Serhiy Prytula, présentateur de télévision et de radio populaire en Ukraine, rêvait de transformer un immeuble de bureaux du centre-ville de Kiev en siège de son nouveau parti politique. Assis à une table devant une section rétro-éclairée de l’Ukraine, il contribuerait à façonner l’avenir de son pays.
Maintenant que la Russie a envahi l’Ukraine, son objectif a changé. Au lieu d’un centre de politique, le bâtiment est devenu un centre d’organisation et de coordination des soins aux militaires volontaires.
À l’intérieur, il n’y a pas de politiciens ou de tracts avec des candidats ou des points de discussion.

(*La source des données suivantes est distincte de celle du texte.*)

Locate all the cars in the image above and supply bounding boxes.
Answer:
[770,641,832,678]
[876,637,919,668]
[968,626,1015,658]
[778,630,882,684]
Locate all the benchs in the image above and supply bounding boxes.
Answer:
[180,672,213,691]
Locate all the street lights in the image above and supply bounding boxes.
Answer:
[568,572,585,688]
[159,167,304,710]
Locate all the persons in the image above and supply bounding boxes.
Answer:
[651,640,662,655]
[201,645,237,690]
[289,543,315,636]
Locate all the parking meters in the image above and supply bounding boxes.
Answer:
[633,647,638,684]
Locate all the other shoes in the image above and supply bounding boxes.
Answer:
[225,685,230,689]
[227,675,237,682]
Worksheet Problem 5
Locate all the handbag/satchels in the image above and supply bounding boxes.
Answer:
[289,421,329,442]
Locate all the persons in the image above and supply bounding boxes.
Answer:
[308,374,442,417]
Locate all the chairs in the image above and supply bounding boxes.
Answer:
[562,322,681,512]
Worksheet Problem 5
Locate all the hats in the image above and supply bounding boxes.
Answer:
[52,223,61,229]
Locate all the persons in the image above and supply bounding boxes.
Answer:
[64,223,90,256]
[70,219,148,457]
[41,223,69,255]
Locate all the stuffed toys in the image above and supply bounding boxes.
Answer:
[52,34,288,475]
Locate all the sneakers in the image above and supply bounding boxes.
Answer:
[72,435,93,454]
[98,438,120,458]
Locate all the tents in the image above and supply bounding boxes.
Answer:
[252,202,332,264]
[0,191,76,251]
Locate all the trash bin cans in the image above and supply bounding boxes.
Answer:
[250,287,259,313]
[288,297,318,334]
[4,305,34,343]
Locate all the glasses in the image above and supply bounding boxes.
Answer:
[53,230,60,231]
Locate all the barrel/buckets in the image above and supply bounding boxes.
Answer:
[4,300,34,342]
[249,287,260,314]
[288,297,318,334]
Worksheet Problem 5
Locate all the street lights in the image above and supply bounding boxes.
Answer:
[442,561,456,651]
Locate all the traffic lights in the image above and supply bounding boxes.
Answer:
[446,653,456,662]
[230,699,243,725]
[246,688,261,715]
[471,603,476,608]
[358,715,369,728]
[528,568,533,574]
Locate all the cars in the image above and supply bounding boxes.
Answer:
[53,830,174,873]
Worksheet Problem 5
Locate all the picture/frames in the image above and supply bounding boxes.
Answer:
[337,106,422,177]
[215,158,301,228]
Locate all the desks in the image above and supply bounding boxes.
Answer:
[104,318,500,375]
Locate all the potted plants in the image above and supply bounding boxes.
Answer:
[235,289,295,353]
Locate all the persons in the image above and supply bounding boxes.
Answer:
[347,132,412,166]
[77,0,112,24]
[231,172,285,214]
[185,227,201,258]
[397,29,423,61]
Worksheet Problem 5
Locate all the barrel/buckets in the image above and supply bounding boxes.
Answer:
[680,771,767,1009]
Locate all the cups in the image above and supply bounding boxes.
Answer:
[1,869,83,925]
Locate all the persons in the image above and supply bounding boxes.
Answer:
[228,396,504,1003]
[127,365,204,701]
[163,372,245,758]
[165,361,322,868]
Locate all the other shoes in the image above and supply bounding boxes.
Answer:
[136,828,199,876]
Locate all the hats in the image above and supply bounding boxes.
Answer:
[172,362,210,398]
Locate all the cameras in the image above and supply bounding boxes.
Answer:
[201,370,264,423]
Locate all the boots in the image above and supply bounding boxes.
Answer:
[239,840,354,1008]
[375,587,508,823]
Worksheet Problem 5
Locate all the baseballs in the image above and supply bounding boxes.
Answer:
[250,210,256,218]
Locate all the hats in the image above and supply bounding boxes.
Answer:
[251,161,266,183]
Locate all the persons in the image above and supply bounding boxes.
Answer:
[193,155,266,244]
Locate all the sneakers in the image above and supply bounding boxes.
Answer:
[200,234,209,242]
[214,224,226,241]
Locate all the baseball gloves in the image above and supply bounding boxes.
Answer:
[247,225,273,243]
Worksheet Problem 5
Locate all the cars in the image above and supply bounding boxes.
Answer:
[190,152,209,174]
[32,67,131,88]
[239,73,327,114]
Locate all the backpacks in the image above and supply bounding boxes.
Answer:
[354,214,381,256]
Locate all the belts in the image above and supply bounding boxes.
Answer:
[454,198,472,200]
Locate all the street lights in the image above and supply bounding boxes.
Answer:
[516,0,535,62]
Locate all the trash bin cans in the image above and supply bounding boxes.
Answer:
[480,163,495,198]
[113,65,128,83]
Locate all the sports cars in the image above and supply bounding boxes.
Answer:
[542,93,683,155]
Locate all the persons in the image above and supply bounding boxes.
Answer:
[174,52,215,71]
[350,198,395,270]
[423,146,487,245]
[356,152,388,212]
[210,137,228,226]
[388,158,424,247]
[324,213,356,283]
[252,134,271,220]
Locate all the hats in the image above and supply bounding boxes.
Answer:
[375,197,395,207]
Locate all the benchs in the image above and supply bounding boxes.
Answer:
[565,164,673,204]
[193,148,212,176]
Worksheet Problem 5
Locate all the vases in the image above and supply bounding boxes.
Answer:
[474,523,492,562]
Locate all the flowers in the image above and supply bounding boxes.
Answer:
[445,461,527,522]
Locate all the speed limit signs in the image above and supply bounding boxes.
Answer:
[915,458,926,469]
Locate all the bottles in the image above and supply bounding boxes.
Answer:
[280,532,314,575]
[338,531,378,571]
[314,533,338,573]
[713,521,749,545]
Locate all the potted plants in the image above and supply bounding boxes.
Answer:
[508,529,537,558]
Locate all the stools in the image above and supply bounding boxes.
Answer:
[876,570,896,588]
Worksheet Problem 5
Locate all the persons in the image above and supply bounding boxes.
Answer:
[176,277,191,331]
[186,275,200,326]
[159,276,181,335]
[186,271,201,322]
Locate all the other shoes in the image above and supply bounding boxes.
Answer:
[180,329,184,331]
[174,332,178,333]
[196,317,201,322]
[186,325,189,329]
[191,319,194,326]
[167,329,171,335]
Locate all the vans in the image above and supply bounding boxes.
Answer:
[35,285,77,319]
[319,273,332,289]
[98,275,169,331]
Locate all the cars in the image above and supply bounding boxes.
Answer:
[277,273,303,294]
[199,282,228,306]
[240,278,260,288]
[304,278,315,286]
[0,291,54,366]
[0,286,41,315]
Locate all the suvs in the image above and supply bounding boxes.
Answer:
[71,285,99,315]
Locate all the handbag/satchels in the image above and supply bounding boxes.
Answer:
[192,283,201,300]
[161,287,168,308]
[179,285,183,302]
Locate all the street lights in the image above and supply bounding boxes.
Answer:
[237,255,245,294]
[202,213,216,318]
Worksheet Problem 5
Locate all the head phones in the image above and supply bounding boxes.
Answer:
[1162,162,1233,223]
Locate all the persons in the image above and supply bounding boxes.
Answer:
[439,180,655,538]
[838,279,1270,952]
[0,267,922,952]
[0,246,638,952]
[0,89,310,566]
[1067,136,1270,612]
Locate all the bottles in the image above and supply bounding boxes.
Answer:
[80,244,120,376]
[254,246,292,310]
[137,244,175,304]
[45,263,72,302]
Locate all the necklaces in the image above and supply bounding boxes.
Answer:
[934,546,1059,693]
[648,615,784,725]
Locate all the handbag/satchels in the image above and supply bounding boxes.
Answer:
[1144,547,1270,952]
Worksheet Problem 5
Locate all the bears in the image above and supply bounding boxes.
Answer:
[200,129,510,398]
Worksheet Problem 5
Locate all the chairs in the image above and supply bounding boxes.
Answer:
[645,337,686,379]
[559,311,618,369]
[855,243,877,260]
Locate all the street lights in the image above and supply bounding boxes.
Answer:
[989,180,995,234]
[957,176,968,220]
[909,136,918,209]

Il n’y a que des soldats et des volontaires qui ramassent des boîtes pleines de médicaments, de conserves, de gilets pare-balles, de casques, d’uniformes et de drones télécommandés utilisés pour surveiller et larguer des bombes sur l’armée russe.
« Nous ne nous soucions pas de la politique en Ukraine maintenant », a déclaré Prytula au téléphone. « Nous sommes tous des soldats ou des volontaires maintenant, et nous n’avons qu’une seule question : comment pouvons-nous sauver notre État ? »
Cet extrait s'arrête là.